There’s something about sitting down with some buttery popcorn, which is nonnegotiable, and watching a movie. There’s really nothing like it. All movies provide a sense of escapism for people, but horror movies take the escapism to the next level.
I didn’t always enjoy horror movies. When I was younger, my mother bribed me with a piece of cake to see a horror movie (“The Grudge” if you’re interested), and I was terrified. However, in high school, I developed a taste for the finer parts of horror films.
Horror has become extremely prevalent within our society with television shows like “American Horror Story” and “The Walking Dead” and movies such as “It” and “The Conjuring” breaking records.
People love horror.
And, believe it or not, there is actually quite a bit of psychology behind the reason that people enjoy horror. According to Dr. Glenn Sparks, who is a professor and associate head of the School of Communications at Purdue University, one of the reasons that people love horror so much is how they feel after the credits roll.
When you watch a horror film, your blood pressure rises along with your heart rate. Psychologically, you’re aroused, and this arousal lasts for a bit after the film. Which means, any feelings you experience, positive or negative, are intensified, according to Sparks. So since most of us go to the movies with friends, family or significant others, we have a positive experience, and are more likely to continue going back to horror films. This particular process is called the excitation transfer process.

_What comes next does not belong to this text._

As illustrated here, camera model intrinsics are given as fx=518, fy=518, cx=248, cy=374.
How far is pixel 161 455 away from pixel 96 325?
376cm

In layman’s terms, there is something incredibly cathartic about being scared to death. You get scared, and then it’s over. Your fear is tangible and finite. And you feel an intense sense of relief when it’s over. I know I do. Every time I watch a horror film, I’m tense all the way through the climax, but when the big baddie is finally dead, I unclench and relax, and get vaguely uncomfortable with the final kiss, which is a whole different type of opinion piece.

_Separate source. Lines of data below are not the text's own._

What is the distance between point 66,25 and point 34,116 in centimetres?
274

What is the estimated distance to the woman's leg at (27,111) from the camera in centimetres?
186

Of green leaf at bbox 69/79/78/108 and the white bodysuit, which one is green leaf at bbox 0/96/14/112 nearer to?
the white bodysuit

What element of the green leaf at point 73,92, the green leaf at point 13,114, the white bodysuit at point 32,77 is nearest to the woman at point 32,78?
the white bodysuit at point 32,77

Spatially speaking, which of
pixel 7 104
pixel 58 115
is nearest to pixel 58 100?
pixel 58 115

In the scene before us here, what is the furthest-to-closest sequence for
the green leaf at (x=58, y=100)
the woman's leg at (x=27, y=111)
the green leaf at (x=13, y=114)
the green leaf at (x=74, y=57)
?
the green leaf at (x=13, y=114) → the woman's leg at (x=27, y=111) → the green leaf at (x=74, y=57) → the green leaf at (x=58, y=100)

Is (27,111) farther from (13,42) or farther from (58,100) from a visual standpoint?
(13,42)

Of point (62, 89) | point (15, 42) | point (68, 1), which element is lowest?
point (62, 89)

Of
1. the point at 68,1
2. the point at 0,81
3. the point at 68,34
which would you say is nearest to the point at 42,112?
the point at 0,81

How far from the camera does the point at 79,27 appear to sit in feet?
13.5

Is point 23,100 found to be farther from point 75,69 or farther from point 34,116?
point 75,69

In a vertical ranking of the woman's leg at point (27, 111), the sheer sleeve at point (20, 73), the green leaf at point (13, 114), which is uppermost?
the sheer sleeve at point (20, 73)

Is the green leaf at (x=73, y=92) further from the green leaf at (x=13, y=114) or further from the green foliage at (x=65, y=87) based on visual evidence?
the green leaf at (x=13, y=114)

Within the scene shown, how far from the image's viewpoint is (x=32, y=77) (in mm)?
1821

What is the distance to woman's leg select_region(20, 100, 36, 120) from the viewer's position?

Dr. Jeffery Goldstein, who is a professor of social and organizational psychology at the University of Utrecht, was quoted in an interview with IGN as saying, “You choose your entertainment because you want it to affect you. That’s certainly true of people who go to entertainment products like horror films that have big effects. They want those effects…[Horror films] provide a just resolution in the end. The bad guy gets it.” Goldstein seems to have hit the nail on the head.
Some people, according to Sparks, are more hypersensitive and thus are more likely to be unable to handle horror films. People who are more empathic are also less likely to enjoy horror films, according to an article on Concordia University at Saint Paul’s website. The reason for this is probably due to the fact that they relate too much to the characters, and thus feel more of their pain and fear than people who have less empathy.
So, next time you’re feeling stressed or zombie-like, pop some popcorn, again, seriously, nonnegotiable, grab some cool people and tune in to some horror films. After the credits, talk about the movie with your friends to keep your psychological buzz going. I promise you’ll feel much more relieved afterward.